La voce veterinario è quella su cui nessuno vuole risparmiare: il 32% degli intervistati destina tra i 20 e i 50 euro mensili alle visite, un altro 32% arriva fino a 100. Il medico veterinario resta la figura di riferimento assoluta per il 67% dei romani e il 76% lo inserisce nell’entourage ideale di cura, ben prima del toelettatore (20%) e del pet sitter (12%). In un’epoca in cui tutto passa dal digitale, solo il 4% dei romani si affida a chatbot e intelligenze artificiali per la salute del proprio animale: la competenza professionale, in questo campo, non ha ancora rivali.
Vivere a Roma con un cane o un gatto: tra parchi, supermercati e uffici
La vita quotidiana nella Capitale si rimodella sempre più attorno alla presenza degli animali. Il 12% dei pet parent limita le proprie assenze a un massimo di due ore, il 28% non supera le quattro e il 6% dichiara di non separarsi mai dal proprio animale. Una cautela che riflette la consapevolezza dell’impegno emotivo reciproco.
Fuori casa, il parco per cani resta la destinazione preferita per il 60% del campione, ma i romani portano i propri animali ovunque: il 38% li porta a casa di amici e parenti o durante le commissioni, il 23% frequenta locali pet-friendly, il 22% entra con loro anche al supermercato. Più contenuto, ma significativo, il dato degli uffici: il 6% degli intervistati porta il proprio animale al lavoro, segnale di un cambiamento culturale che avanza con discrezione.
Cucina casalinga, agopuntura e animal communicator: il nuovo pet care romano
La ricerca di Rover restituisce anche un quadro inedito sul fronte della cura avanzata. Il 38% degli intervistati prepara pasti o dolcetti casalinghi per i propri animali, il 22% condivide con loro attività sportive specializzate come l’agility o il dock diving. Il 19% ha reso la propria abitazione più pet-friendly, mentre il 22% partecipa regolarmente a feste ed eventi dedicati alla community a quattro zampe.

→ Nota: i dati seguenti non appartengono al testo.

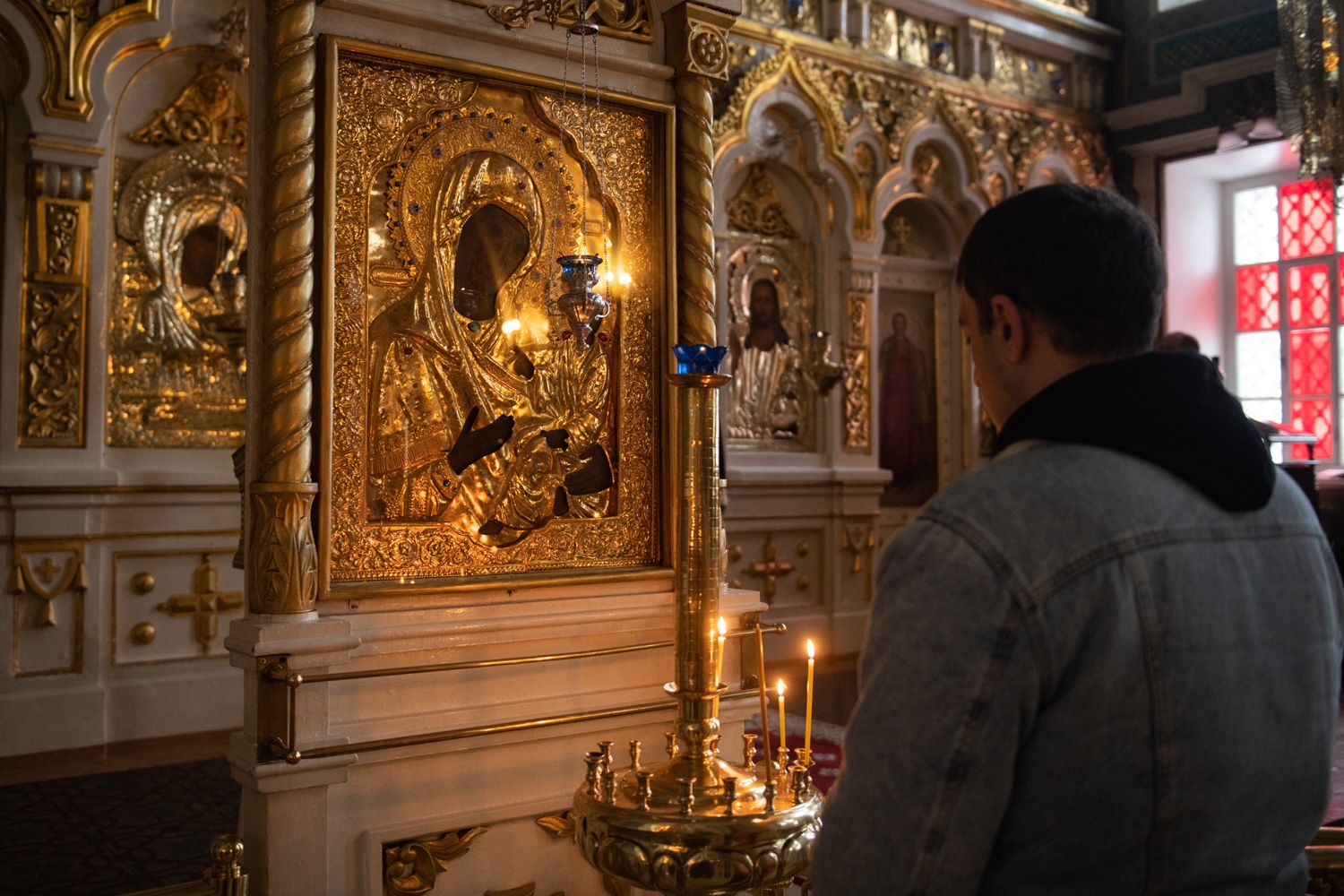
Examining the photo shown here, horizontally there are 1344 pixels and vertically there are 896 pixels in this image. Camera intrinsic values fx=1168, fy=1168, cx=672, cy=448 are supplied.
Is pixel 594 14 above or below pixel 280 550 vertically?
above

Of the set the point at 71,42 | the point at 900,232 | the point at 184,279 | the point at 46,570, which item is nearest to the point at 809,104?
the point at 900,232

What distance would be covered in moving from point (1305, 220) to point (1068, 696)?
1048 centimetres

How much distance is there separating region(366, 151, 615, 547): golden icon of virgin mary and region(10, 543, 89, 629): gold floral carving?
3587mm

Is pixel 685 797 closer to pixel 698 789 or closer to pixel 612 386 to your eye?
pixel 698 789

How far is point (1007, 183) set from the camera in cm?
916

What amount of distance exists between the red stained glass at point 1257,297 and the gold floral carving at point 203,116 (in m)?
8.36

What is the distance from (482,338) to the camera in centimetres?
305

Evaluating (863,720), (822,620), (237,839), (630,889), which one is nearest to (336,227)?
(237,839)

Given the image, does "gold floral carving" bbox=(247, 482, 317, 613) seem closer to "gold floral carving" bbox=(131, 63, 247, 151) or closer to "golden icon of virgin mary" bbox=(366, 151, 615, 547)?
"golden icon of virgin mary" bbox=(366, 151, 615, 547)

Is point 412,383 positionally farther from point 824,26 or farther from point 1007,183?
point 1007,183

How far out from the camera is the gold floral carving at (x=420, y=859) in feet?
9.02

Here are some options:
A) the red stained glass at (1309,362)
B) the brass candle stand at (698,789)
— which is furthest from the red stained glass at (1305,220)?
the brass candle stand at (698,789)

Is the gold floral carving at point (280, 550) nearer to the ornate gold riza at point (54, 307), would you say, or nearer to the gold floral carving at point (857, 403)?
the ornate gold riza at point (54, 307)

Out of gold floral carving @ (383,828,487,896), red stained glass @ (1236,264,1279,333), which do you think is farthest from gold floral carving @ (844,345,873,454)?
gold floral carving @ (383,828,487,896)
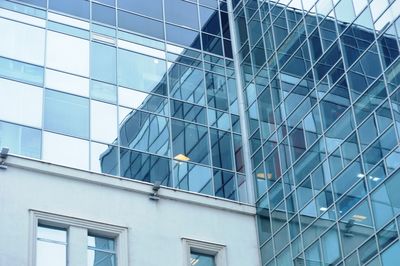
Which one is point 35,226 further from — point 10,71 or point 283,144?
point 283,144

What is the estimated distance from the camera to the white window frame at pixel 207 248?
101ft

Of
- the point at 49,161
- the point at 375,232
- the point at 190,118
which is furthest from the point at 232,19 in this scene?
the point at 375,232

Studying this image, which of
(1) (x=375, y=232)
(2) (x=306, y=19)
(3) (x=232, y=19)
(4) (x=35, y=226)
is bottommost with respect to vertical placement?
(1) (x=375, y=232)

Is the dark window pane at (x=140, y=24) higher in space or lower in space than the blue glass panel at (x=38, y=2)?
higher

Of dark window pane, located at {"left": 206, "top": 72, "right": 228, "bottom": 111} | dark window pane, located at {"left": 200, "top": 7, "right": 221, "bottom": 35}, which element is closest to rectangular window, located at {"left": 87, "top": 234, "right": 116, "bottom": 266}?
dark window pane, located at {"left": 206, "top": 72, "right": 228, "bottom": 111}

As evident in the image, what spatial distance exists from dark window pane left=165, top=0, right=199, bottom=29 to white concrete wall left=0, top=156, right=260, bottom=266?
807 cm

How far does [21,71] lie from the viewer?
102 feet

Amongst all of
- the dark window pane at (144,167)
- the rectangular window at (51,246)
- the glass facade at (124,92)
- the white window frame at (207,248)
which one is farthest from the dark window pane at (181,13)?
the rectangular window at (51,246)

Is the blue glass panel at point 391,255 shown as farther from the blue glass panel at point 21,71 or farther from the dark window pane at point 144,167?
the blue glass panel at point 21,71

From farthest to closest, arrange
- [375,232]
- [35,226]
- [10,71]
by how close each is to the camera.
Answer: [10,71], [35,226], [375,232]

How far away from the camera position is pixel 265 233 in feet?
105

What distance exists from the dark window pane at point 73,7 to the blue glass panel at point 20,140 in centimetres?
570

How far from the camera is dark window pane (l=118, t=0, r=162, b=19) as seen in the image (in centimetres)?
3541

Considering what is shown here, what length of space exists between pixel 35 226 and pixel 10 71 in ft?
19.2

Cresce anche l’interesse per le terapie alternative: il 13% si affida a trattamenti come idroterapia, agopuntura e reiki, il 12% investe in percorsi di formazione avanzata come le certificazioni per cani da terapia. E una piccola ma significativa fetta di romani (8%) ha iniziato a esplorare i servizi di animal communicator, ovvero esperti di comunicazione animale, a conferma di un desiderio di connessione sempre più profondo.

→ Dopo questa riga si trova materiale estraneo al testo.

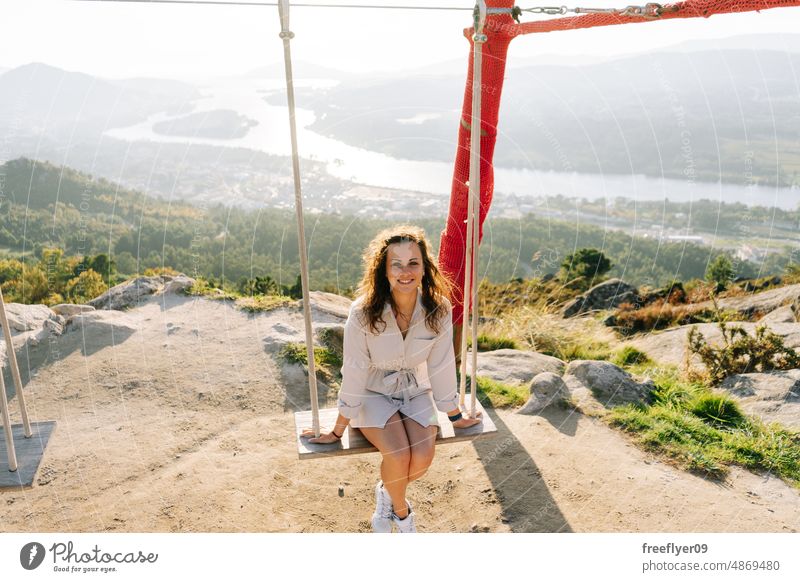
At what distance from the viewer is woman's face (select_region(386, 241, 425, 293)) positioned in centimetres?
310

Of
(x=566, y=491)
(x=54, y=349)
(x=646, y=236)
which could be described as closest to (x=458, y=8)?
(x=566, y=491)

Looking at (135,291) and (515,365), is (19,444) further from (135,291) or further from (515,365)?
(135,291)

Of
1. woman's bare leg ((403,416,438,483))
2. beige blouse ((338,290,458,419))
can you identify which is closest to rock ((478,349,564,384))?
beige blouse ((338,290,458,419))

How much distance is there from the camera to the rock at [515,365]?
569 centimetres

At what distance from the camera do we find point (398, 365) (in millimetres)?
3271

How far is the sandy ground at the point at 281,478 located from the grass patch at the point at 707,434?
0.37 feet

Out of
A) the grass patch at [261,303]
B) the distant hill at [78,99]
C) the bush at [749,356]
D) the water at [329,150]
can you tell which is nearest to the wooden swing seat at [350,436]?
the water at [329,150]

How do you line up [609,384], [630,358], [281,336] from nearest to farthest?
[609,384], [281,336], [630,358]

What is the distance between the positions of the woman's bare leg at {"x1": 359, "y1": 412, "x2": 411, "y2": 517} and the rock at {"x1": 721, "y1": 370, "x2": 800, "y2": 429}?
3236 mm

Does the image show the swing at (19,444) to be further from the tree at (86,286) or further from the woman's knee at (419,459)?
the tree at (86,286)

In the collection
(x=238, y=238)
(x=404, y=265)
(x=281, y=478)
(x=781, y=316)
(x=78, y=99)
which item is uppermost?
(x=78, y=99)

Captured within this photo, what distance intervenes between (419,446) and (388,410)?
244mm

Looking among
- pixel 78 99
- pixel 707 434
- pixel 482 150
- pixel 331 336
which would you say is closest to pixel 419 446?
pixel 482 150

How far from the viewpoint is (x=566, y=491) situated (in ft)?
12.8
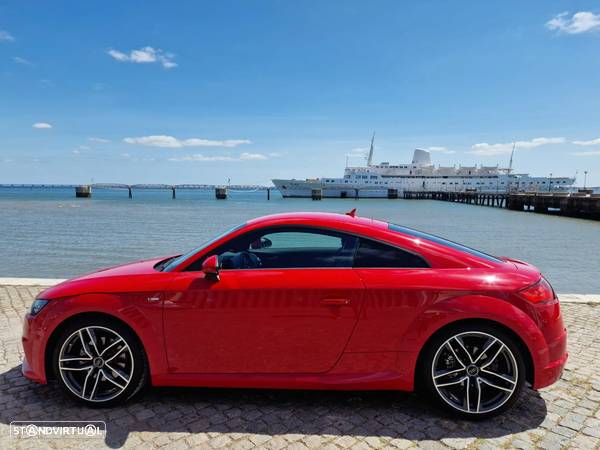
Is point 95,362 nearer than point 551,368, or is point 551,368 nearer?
point 551,368

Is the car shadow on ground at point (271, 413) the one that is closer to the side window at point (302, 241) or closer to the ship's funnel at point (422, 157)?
the side window at point (302, 241)

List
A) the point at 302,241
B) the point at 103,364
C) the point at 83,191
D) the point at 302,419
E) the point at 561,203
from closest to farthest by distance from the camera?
the point at 302,419, the point at 103,364, the point at 302,241, the point at 561,203, the point at 83,191

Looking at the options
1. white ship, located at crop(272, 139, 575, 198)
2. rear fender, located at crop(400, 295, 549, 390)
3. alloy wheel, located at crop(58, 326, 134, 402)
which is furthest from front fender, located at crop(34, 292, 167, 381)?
white ship, located at crop(272, 139, 575, 198)

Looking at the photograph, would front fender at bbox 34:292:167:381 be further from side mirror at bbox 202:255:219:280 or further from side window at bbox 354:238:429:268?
side window at bbox 354:238:429:268

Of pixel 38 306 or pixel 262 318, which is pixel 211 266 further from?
pixel 38 306

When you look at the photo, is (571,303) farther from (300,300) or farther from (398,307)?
(300,300)

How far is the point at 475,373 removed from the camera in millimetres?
2979

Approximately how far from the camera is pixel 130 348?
3.07 meters

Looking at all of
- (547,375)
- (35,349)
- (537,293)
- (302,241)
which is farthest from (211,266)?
(547,375)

A commentare i dati è Elia Borrini, General Manager International di Rover: i risultati romani fotografano un’evoluzione profonda, in cui il pet non è più solo un compagno ma un pilastro del nucleo familiare, e questa “genitorialità riflessa” spinge i capitolini a investire tempo e risorse per garantire ai propri animali una cura professionale e una vita sociale integrata.
Una città, insomma, che si racconta anche attraverso le zampe di chi la abita insieme a noi.